20 May, 2010

I hate new shoes

This is counter-cultural, I know. But I seriously dislike buying and wearing new shoes.

I have one winter and one summer pair that I wear the majority of the time. This week, as the seasons change over, I've had to replace both those. A good time to buy summer shoes - they were on special. The winter ones were half price. But I'm not really happy with either. They are too new and I notice them too much. Not badly enough to take them back, but enough to want to go back to my old, falling-apart shoes.

Japan has, by necessity, made me lazy. Slip-on shoes are a necessity to slide smoothly in and out of houses. This is easy in summer - sandals are great. Winter is harder. I prefer good walking shoes for casual wear, usually a variety of sneaker (joggers - what to non-Aussies call them?). This is a challenge in Japan because sneakers don't just pull on and off. The one's that just gave up on me were Japanese bought and had elastic built into the design - just beside the laces and were easy to get on and off. Many Japanese just buy ordinary sneakers and leave them loosely laced, indeed my own husband does. But I cannot stand shoes which flop around on my foot. So, I've bought Australian sneakers that need lacing up. Their only plus is that they have green trimming, my favourite colour. Oh, they've also got the name of a famous Australian athlete written on them - one that I can say I've run against.

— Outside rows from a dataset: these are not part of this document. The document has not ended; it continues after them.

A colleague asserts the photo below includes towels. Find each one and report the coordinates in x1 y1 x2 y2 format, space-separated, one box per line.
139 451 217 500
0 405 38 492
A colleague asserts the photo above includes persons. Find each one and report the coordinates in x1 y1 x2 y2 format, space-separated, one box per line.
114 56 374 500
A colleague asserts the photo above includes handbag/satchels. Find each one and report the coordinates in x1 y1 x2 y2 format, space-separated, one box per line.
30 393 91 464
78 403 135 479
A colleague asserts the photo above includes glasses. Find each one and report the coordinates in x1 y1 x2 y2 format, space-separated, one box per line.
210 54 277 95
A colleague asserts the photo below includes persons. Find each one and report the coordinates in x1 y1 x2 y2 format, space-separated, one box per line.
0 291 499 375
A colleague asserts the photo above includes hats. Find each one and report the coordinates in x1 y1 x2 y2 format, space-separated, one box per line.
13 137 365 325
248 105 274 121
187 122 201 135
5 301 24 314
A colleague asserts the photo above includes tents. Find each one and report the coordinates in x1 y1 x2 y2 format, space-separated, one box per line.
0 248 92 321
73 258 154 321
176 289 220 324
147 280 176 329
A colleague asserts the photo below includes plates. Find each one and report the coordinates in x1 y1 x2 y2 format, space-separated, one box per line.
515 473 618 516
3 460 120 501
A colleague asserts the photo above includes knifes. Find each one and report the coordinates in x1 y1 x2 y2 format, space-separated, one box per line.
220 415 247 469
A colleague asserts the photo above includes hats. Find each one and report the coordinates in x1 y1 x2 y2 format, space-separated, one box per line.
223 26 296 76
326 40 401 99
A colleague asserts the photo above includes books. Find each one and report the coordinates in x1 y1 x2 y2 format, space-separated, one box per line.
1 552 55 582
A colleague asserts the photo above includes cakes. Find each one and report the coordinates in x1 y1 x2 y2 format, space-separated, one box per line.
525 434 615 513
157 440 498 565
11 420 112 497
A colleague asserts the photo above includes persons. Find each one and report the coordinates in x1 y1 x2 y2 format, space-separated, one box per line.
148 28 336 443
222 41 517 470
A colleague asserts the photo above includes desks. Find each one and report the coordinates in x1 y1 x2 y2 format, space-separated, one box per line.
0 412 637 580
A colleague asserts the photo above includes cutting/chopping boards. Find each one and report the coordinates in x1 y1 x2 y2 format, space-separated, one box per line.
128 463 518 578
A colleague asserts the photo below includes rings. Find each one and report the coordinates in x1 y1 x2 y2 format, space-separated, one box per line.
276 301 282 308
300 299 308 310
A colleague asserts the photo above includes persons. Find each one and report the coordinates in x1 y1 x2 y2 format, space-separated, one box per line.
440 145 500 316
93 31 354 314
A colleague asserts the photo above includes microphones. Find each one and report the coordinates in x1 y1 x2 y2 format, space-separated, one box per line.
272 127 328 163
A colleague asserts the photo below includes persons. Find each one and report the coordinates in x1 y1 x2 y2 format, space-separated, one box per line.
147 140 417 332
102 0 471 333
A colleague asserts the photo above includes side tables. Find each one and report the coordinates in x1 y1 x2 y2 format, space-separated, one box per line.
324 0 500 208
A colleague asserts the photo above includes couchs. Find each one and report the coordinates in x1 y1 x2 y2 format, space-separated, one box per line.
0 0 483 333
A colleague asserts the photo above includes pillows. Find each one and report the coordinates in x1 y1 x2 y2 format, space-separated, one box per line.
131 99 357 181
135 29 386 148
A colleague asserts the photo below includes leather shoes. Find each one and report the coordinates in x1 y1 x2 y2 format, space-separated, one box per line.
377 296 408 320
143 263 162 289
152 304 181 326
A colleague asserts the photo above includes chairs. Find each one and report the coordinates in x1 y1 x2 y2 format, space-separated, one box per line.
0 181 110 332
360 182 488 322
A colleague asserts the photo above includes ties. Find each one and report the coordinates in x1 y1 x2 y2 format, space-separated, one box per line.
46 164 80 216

But I'm wondering if maybe I can find some elastic laces...


taylorcrowson said...

We call them tennis shoes or sneakers.

I would personally like to live in a climate where flip-flops were always in season. Don't remind me what Aussies call those. ;) haha

Mrs Q said...

My English rellies would probably call them "pumps" but I call them sandshoes. I remember when Anika did dancing that the dance shops sold elastic laces for jazz shoes which helped the dancers who needed to change tap/jazz/ballet shoes inbetween dances at concerts. So maybe a dance shoe supply shop would have them? My English rellies call them flip-flops too but I don't know anyone in Australia that does.